## Work required:
Everything in the entries below should be restated exactly, except for the pictures.
--- Data provided Enclosed Below ---
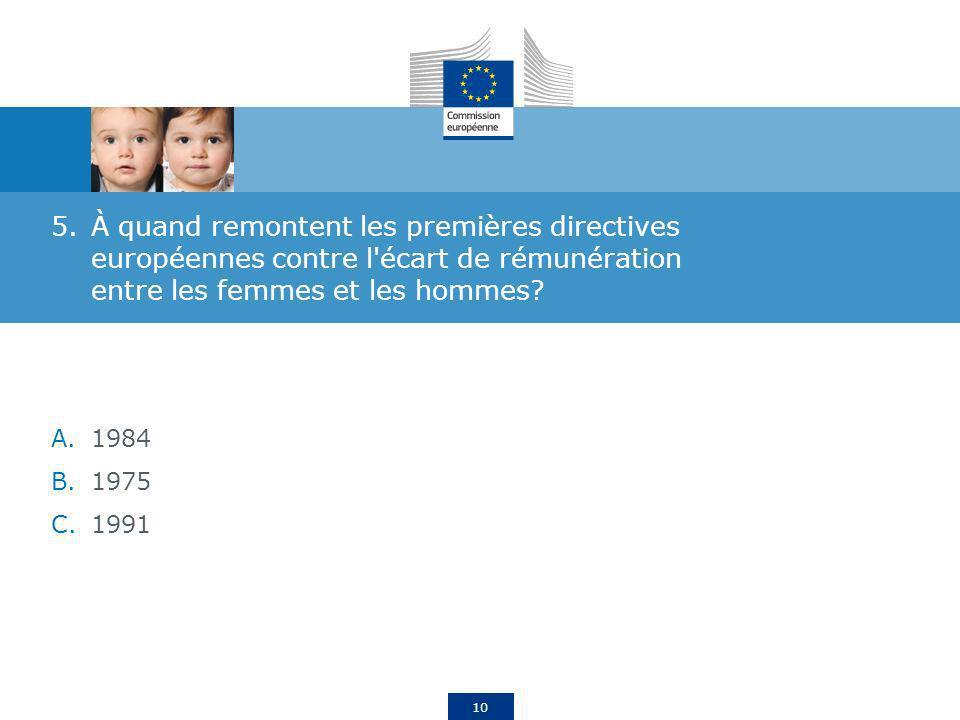 À quand remontent les premières directives européennes contre l écart de rémunération entre les femmes et les hommes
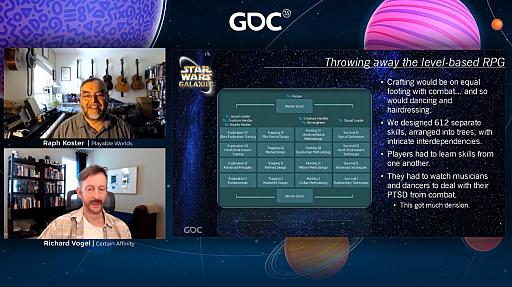 画像集#010のサムネイル/[GDC 2021]クラシックゲーム・ポストモーテムに「スター・ウォーズ ギャラクシーズ」が登場。ゲーマーの期待を裏切り続けたMMORPGは,どのようにして生まれたのか
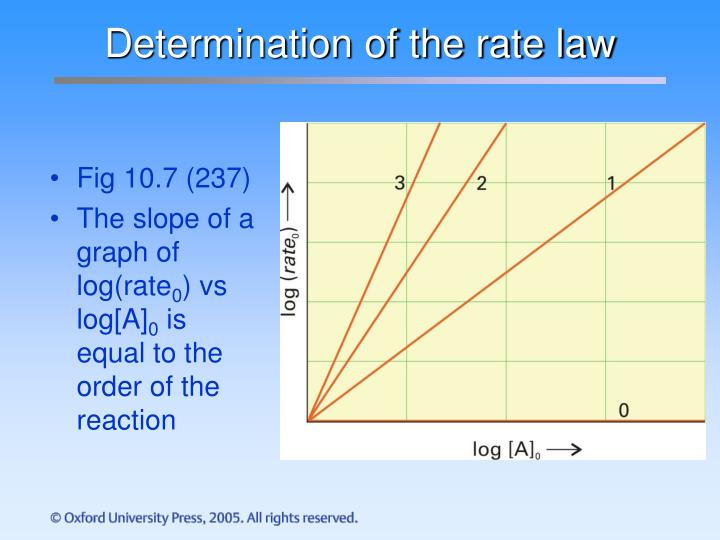 determination of a rate law lab Conclusion in this experiment, in order to find the rate of the documents similar to experiment three: the crystal violet rate law determination of the.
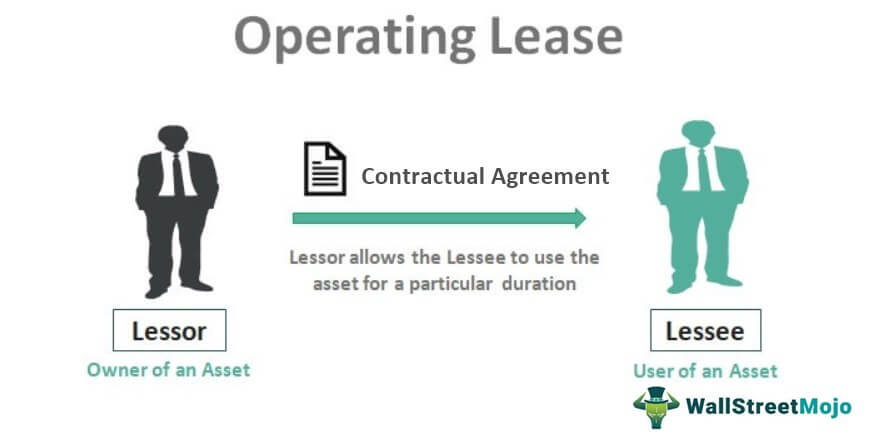 Operating Lease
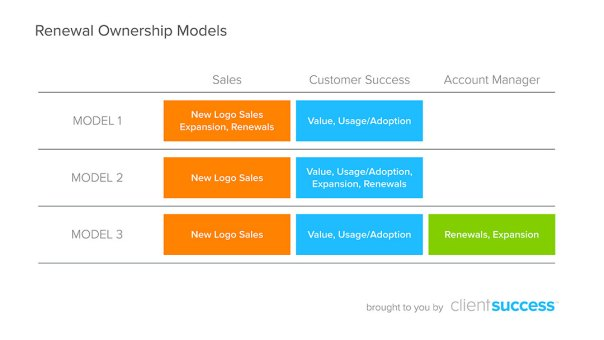 clientsuccess-customer-success-blog-renewal-ownership-models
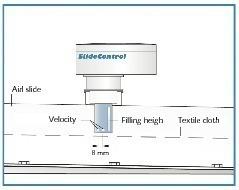 Mengenmessung durch Messung der Füllhöhe und Geschwindigkeit<br />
--- End of Enclosed Data provided ---
## Solution to this exercise:
 À quand remontent les premières directives européennes contre l écart de rémunération entre les femmes et les hommes
 画像集#010のサムネイル/[GDC 2021]クラシックゲーム・ポストモーテムに「スター・ウォーズ ギャラクシーズ」が登場。ゲーマーの期待を裏切り続けたMMORPGは,どのようにして生まれたのか
 determination of a rate law lab Conclusion in this experiment, in order to find the rate of the documents similar to experiment three: the crystal violet rate law determination of the.
 Operating Lease
 clientsuccess-customer-success-blog-renewal-ownership-models
 Mengenmessung durch Messung der Füllhöhe und Geschwindigkeit<br />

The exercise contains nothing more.